В конце концов мы с матерью дотянулись друг до друга и крепко сомкнули объятия. Когда я наконец разжала руки и огляделась вокруг, мне внезапно представилось, как вся эта боль мало — помалу вскипает гневом. Гневом, который нужно держать в узде лишь потому, что сейчас важнее другое — разделить общую беду.
Неторопливо и с удивительным для самой себя спокойствием я начала выяснять, что же все — таки произошло. Как будто по привычке собирала информацию для репортажа.
Это случилось днем, когда полицейские, патрулировавшие в нашем квартале, принялись палить наугад по улицам со своих бронемашин. Стоит ли описывать то, чего я не видела своими глазами? Как это так получилось, что ребенок умер именно тогда, когда полицейские и солдаты начали стрелять наугад по домам, по всему, что движется? Пулей разбило стекло в одном из наших окон. Тогда моя мать, приглядывавшая за внуком, пока я была на работе, перепугалась. Она схватила ребенка и побежала к соседям. И только добежав до соседской двери, заметила, что одеяльце, в которое завернут ребенок, мокрое. Она увидела, что ее руки в крови, потом поняла, что прижатый к груди сверток не шевелится… И обвинила себя в гибели внука.

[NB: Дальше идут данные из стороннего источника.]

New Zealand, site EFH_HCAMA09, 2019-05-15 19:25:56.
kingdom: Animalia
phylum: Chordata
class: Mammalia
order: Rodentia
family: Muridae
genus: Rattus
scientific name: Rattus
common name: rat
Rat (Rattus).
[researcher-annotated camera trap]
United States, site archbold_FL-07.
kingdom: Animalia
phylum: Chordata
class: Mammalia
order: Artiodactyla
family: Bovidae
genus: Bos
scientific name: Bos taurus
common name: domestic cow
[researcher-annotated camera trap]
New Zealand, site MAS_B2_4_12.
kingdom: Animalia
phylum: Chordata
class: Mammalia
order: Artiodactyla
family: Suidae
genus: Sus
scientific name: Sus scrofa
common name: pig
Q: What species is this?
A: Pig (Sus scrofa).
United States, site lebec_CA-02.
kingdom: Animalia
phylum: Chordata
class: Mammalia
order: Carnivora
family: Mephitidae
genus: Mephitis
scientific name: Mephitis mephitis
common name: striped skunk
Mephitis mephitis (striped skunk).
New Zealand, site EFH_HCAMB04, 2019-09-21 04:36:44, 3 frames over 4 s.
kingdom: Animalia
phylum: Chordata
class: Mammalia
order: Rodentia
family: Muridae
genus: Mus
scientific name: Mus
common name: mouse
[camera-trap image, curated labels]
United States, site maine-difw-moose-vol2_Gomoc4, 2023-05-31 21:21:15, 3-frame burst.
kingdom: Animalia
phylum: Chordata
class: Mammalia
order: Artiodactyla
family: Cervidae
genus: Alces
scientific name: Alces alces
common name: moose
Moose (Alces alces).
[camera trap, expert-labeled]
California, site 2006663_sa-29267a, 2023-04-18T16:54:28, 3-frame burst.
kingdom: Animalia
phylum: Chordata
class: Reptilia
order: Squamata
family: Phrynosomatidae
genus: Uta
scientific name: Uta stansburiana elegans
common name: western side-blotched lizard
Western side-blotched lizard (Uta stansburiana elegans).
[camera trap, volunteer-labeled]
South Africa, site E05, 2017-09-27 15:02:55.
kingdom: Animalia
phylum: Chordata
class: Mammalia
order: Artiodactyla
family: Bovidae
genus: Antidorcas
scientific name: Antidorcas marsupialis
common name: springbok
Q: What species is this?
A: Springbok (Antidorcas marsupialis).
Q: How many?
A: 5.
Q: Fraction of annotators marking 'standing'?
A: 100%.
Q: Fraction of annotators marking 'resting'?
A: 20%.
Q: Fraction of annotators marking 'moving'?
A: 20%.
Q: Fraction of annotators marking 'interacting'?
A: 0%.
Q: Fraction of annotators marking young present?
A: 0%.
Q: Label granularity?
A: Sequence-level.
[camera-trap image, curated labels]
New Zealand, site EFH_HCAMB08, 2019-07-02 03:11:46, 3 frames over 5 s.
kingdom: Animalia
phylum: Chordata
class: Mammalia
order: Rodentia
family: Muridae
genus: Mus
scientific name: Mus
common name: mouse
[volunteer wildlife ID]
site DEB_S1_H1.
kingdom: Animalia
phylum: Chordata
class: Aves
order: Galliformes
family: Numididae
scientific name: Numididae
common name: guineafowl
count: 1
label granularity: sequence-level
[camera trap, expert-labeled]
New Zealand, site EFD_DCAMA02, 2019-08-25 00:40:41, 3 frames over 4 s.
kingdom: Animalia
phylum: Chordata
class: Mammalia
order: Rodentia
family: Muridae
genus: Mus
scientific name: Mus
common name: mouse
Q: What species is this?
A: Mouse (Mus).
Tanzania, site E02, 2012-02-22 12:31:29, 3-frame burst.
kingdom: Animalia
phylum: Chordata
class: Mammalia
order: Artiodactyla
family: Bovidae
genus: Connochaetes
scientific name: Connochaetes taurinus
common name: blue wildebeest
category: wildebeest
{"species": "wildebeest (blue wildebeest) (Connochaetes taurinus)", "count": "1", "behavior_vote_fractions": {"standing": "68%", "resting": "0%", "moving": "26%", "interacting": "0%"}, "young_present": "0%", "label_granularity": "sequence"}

Потом, во время очередного объезда, полицейские обнаружили толпу, собравшуюся у нашего дома. Они ворвались внутрь и увидели, что случилось. Сначала они вытащили мою мать на улицу и стали угрожать, что заберут ее, если она расскажет, как было дело. Та пообещала молчать. Но тогда они вернулись и забрали тело ребенка. И как им только в голову пришло, что это их спасет от разоблачения?
В тот вечер я особенно приглядывалась к Бунту. Он словно вдруг постарел. Мы стояли с ним вдвоем, обнявшись, посреди спальни. Целуя его, я заметила, как его лицо, еще вчера такое тонкое, внезапно стало одутловатым.
И в этот миг меня вновь охватил знакомый порыв, тот самый, что всегда приходил, когда я чувствовала, что Бунту грозит какая-то опасность, — порыв что-то дать ему, чем-то с ним поделиться. Лицо у него было, как у человека, пытающегося взять себя в руки и овладеть ситуацией. Но понятно было, что это ему не по плечу. Это выражение лица было хорошо мне знакомо. Оно появлялось всякий раз, когда Бунту сталкивался с силой, бесконечно его превосходящей, — силой, которая наверняка сметет его, но он должен хотя бы делать вид, что борется. Я крепко прижалась к его груди, словно пытаясь раствориться в нем… словно вдвоем мы могли бы противостоять этой силе.
— Не волнуйся, — сказал он. — Не волнуйся. Я сделаю все, что в моих силах, чтобы восстановить справедливость. Все. Даже если придется подать в суд на полицию!
Я не ответила, и он тоже умолк.
И молчание это было мне знакомо. Но в тот момент я поняла еще кое-что: надо как-то разомкнуть эти объятия.
Подать в суд на полицию? Я слушала, как Бунту излагает свои планы.
— Юрисконсульт. Вот кто нам нужен, — сказал он. — Я кое-кого знаю в Претории.
И, пока он говорил, я чувствовала, как остывает вспыхнувший было жар близости. Когда Бунту опять умолк, пламя угасло. Я высвободилась из его объятий — медленно, но решительно. И зачем только он все это говорил?